Hive tables are not created atomatically when you upload data to HDFS. This is something that you have to do manually, or programmatically from your app. The command for creating (external) Hive tables is basically:
hive> create external table <table_name> (param_1_name param_1_type, ...) row format delimited fields terminated by ',' location '/user/<your_hdfs_user>/path/to/the/data/directory/';
The above is for structured data in CSV-like format. If the data is written in JSON, then you will need to use a serde.
Being said that, once the Hive tables are created a very easy way to add new data to the tables is to upload such a data into HDFS directly. This can be done through WebHDFS. For instance, if you want to add a file to the HDFS folder the Hive table is pointing to (using curl
as Http cient):
$ curl -i -X PUT "http://<HOST>:<PORT>/webhdfs/v1/<PATH>?op=CREATE
[&overwrite=<true |false>][&blocksize=<LONG>][&replication=<SHORT>]

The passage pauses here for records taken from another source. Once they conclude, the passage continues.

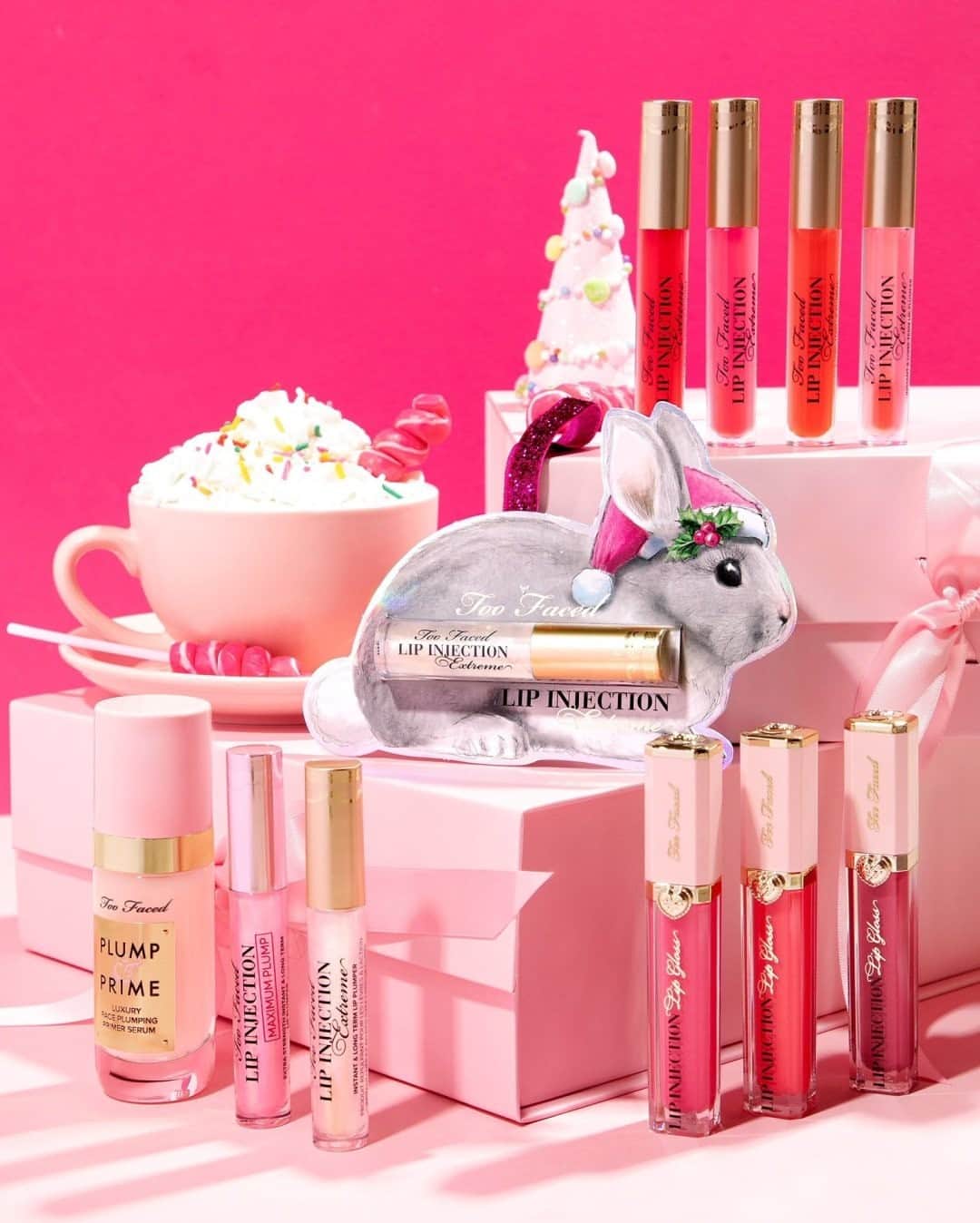 Too Facedのインスタグラム：「Tis’ the season to plump it up! 💖 Gift them what they really want - products scientifically proven to plump, fill & lift like never before. Tap to shop!#toofaced」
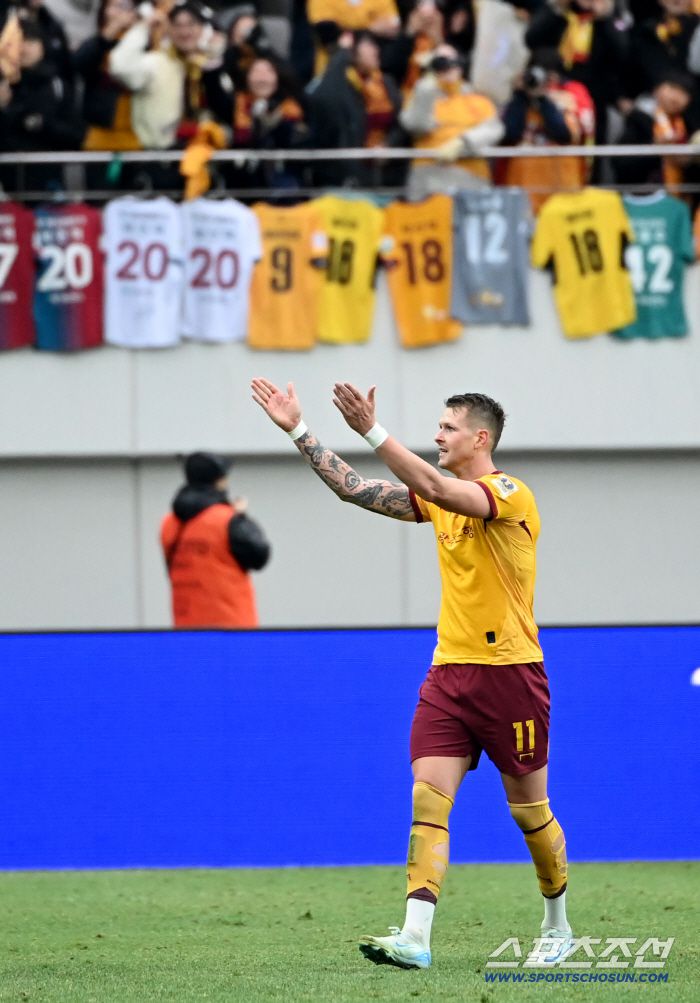 6일 서울월드컵경기장에서 열린 2025 하나은행 코리아컵 결승, 전북 현대와 광주FC의 경기. 광주 프리드욘슨이 후반 동점골을 터뜨리고 기뻐하고 있다. 상암=허상욱 기자wook@sportschosun.com/2025.12.06/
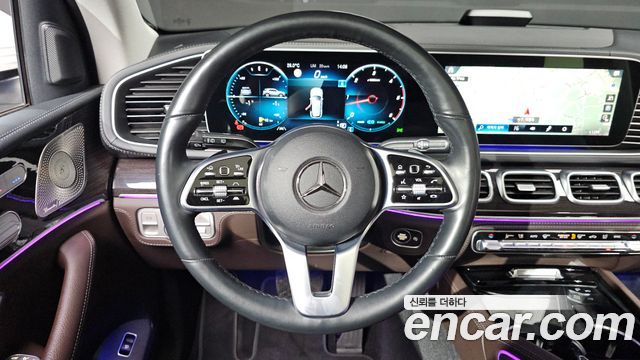 Mercedes-Benz GLE-Class 2022 — photo 19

[&permission=<OCTAL>][&buffersize=<INT>]"
You will receive a redirection that must be followed:
HTTP/1.1 307 TEMPORARY_REDIRECT
Location: http://<DATANODE>:<PORT>/webhdfs/v1/<PATH>?op=CREATE...
Content-Length: 0
Thus, perform the PUT on the redirection URL:
curl -i -X PUT -T <LOCAL_FILE> "http://<DATANODE>:<PORT>/webhdfs/v1/<PATH>?op=CREATE..."
(BTW, curl
can automatically follow the redirections if you use the -L
option).
Once the file is created, you can append new data to the already existent file by using a POST method (op=append
as stated in teh documentation).
HTH